# H: Space Wolves W: High Elves (plastic preferably)



## Captain_Obvious (Mar 28, 2012)

Hello all, yes i may be new here :so_happy: but i have been looking around and found this place.

Well how do i start? as the title suggests i do have Space Wolves up for trade, and i am looking to start a WHFB and am interested in HE.

Here is what i have to offer:

Current WH40K Rulebook (Very good Condition)
Space Wolves Codex
Dice

Logan Grimnar (Finecast)
Nigel Storm Caller (Metal)
3 WG Terminators
1 Rune Priest (Metal)
30 Grey Hunters
5-10 Long Fangs
1 Rhino
2 Razorbacks (can take weapon mount off and use as a rhino)
1 plastic venerable Dread (all weapon arm choices available)
1 Vindicator
10 Wolf Scouts
10 Blood Claws
5 Sky Claws

and a bitz box with all the spare parts in from all the models i have

The long fangs are in a state of being built and converted from normal Devastator's, and all models are in various stages of being painted (all dry-brushed so re-spraying won't be a problem, and you shouldn't lose any detail)

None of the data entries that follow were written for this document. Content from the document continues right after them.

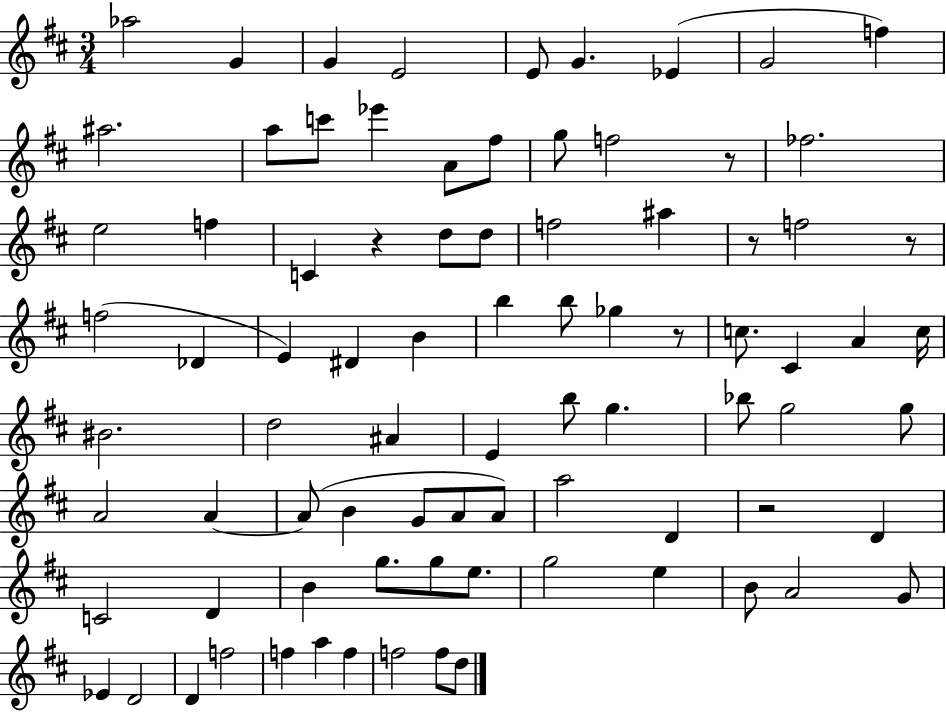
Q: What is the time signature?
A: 3/4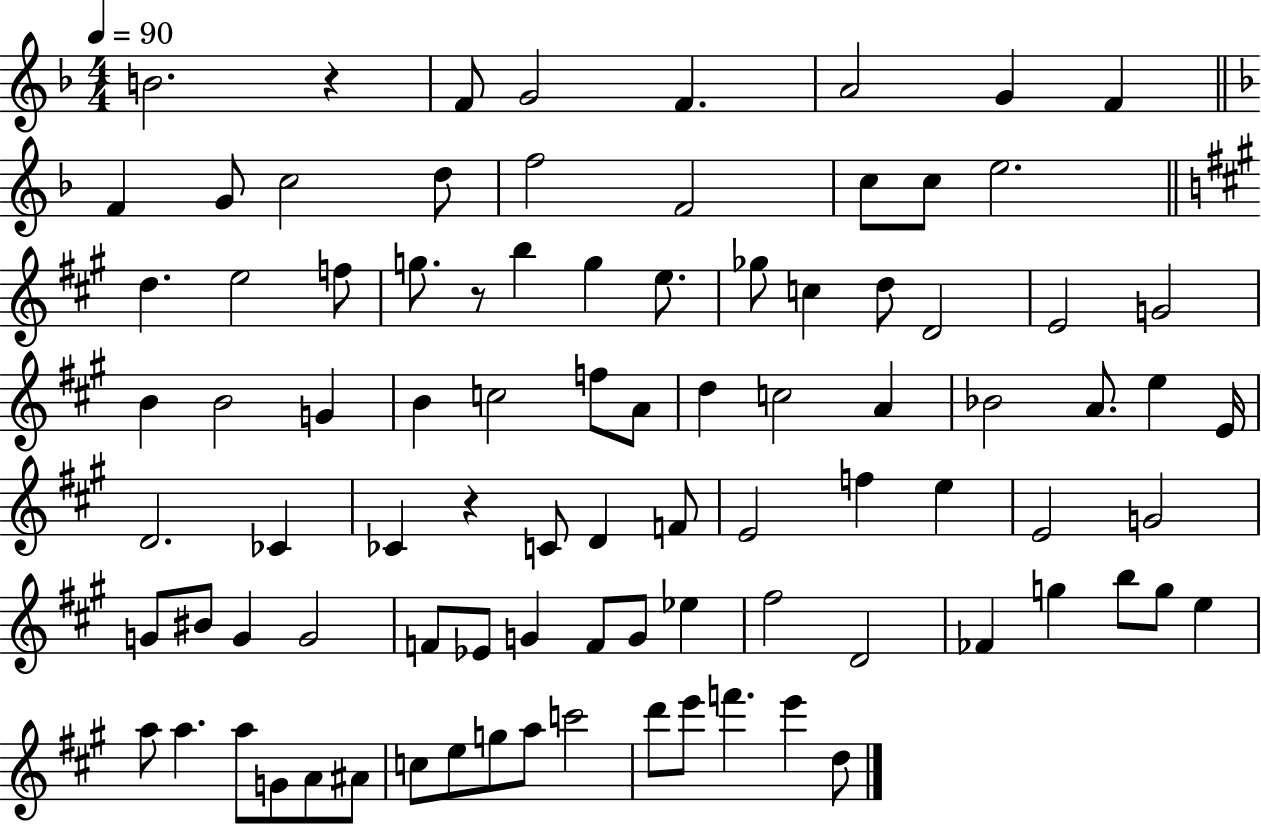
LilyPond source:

{
  \clef treble
  \numericTimeSignature
  \time 4/4
  \key f \major
  \tempo 4 = 90
  b'2. r4 | f'8 g'2 f'4. | a'2 g'4 f'4 | \bar "||" \break \key d \minor f'4 g'8 c''2 d''8 | f''2 f'2 | c''8 c''8 e''2. | \bar "||" \break \key a \major d''4. e''2 f''8 | g''8. r8 b''4 g''4 e''8. | ges''8 c''4 d''8 d'2 | e'2 g'2 | \break b'4 b'2 g'4 | b'4 c''2 f''8 a'8 | d''4 c''2 a'4 | bes'2 a'8. e''4 e'16 | \break d'2. ces'4 | ces'4 r4 c'8 d'4 f'8 | e'2 f''4 e''4 | e'2 g'2 | \break g'8 bis'8 g'4 g'2 | f'8 ees'8 g'4 f'8 g'8 ees''4 | fis''2 d'2 | fes'4 g''4 b''8 g''8 e''4 | \break a''8 a''4. a''8 g'8 a'8 ais'8 | c''8 e''8 g''8 a''8 c'''2 | d'''8 e'''8 f'''4. e'''4 d''8 | \bar "|."
}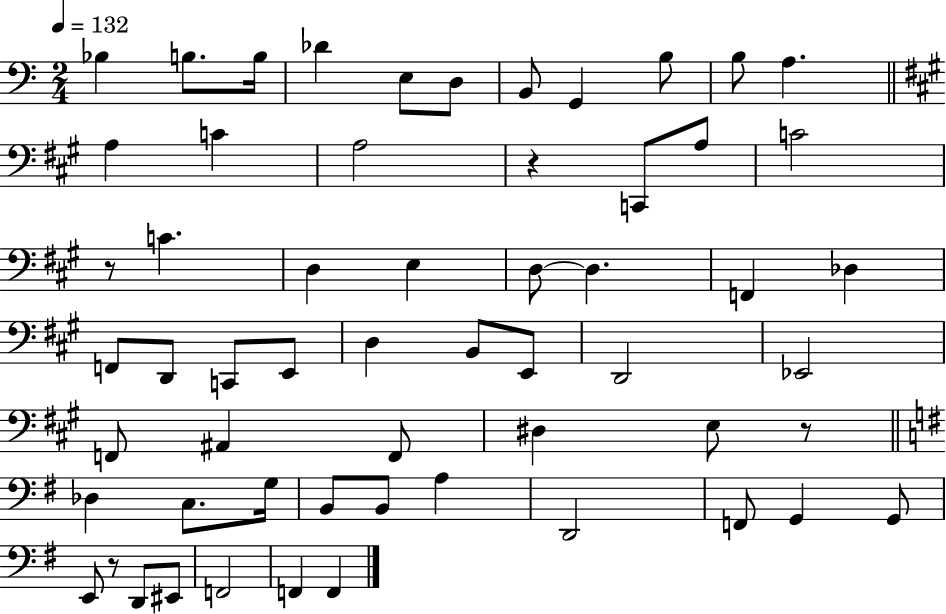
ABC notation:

X:1
T:Untitled
M:2/4
L:1/4
K:C
_B, B,/2 B,/4 _D E,/2 D,/2 B,,/2 G,, B,/2 B,/2 A, A, C A,2 z C,,/2 A,/2 C2 z/2 C D, E, D,/2 D, F,, _D, F,,/2 D,,/2 C,,/2 E,,/2 D, B,,/2 E,,/2 D,,2 _E,,2 F,,/2 ^A,, F,,/2 ^D, E,/2 z/2 _D, C,/2 G,/4 B,,/2 B,,/2 A, D,,2 F,,/2 G,, G,,/2 E,,/2 z/2 D,,/2 ^E,,/2 F,,2 F,, F,,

as you can see this is a relatively big collection, and i have no clue on how to compare it value wise for trading. If you are interested and have HE (plastic preferably) let me know and we can work something out, plus i may be willing to break it up depending on what is available to offer.

Thanks for your time,

Captain Obvious.


----------



## grumabeth (Mar 16, 2008)

Hey man. i have the iob elves with 5 extra lsg. 5 shadpw warriors and 10 white lions if your intrested.


----------



## Captain_Obvious (Mar 28, 2012)

That sounds good, what would you be looking for from my list?


----------



## Captain_Obvious (Mar 28, 2012)

and i forgot to mention, i also have the new winged Hive Tyrant equipped with a heavy Venom Cannon and a Swarmlord built and both are undercoated black to add to the list as well 14 Hormagaunts and 6 Termagaunts, still looking for plastic HE's Thankyou


----------